Working data
------------------------
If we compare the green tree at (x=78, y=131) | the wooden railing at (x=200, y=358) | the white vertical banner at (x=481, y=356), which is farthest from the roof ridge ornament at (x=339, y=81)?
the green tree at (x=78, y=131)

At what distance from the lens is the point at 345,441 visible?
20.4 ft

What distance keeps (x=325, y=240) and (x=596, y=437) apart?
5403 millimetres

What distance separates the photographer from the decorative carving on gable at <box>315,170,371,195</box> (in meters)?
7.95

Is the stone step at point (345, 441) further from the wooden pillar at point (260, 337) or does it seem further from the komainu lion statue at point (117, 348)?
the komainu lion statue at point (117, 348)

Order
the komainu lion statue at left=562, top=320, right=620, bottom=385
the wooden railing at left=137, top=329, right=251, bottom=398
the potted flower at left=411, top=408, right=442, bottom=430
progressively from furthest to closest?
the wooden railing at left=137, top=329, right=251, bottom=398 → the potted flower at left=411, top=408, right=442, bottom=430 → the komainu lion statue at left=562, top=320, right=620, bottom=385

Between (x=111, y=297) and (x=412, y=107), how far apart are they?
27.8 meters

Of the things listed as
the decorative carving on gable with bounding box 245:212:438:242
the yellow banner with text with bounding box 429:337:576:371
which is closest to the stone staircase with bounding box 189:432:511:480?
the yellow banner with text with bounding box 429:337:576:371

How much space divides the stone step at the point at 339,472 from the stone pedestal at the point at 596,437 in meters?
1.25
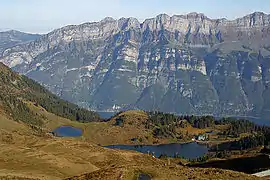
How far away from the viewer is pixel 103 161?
140m

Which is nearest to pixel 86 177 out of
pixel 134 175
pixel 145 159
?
pixel 134 175

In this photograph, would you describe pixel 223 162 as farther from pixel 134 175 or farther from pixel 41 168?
pixel 134 175

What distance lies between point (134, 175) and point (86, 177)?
8.64m

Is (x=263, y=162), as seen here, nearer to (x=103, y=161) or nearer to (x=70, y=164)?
(x=103, y=161)

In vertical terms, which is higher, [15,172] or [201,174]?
[201,174]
------------------------
To do
Rewrite all of the lines above with "stone pedestal" changed to "stone base" and nothing else altered, leaving out the pictures.

Solution to this problem
If we compare the green tree at (x=78, y=131) | the wooden railing at (x=200, y=358) | the white vertical banner at (x=481, y=356), which is farthest from the roof ridge ornament at (x=339, y=81)?
the green tree at (x=78, y=131)

At what distance from the lens is the point at 345,441 visible?
20.4 ft

What distance keeps (x=325, y=240) and (x=596, y=437) apart?
5403 millimetres

What distance separates the photographer from the decorative carving on gable at <box>315,170,371,195</box> (in meters)?
7.95

Is the stone step at point (345, 441) further from the wooden pillar at point (260, 337) or does it seem further from the komainu lion statue at point (117, 348)?
the komainu lion statue at point (117, 348)

Order
the komainu lion statue at left=562, top=320, right=620, bottom=385
the wooden railing at left=137, top=329, right=251, bottom=398
the potted flower at left=411, top=408, right=442, bottom=430
progressively from furthest to closest?
the wooden railing at left=137, top=329, right=251, bottom=398 → the potted flower at left=411, top=408, right=442, bottom=430 → the komainu lion statue at left=562, top=320, right=620, bottom=385

Between (x=111, y=297) and (x=412, y=107), how far apart are they?
27.8 meters

Of the things listed as
the decorative carving on gable with bounding box 245:212:438:242
the yellow banner with text with bounding box 429:337:576:371
which is closest to the stone staircase with bounding box 189:432:511:480?
the yellow banner with text with bounding box 429:337:576:371

How much space divides the stone step at the point at 339,472 from the stone base at the point at 596,437 in meters?
1.25
How far away from the viewer is pixel 103 161?
140m

Which is nearest to pixel 86 177 out of
pixel 134 175
pixel 145 159
?
pixel 134 175

In this photograph, would you describe pixel 223 162 as farther from pixel 134 175 or farther from pixel 41 168?
pixel 134 175

What distance lies between point (134, 175) and point (86, 177)?
8.64m

Is (x=263, y=162), as seen here, nearer to (x=103, y=161) or nearer to (x=70, y=164)?
(x=103, y=161)

In vertical terms, which is higher, [15,172] or [201,174]?
[201,174]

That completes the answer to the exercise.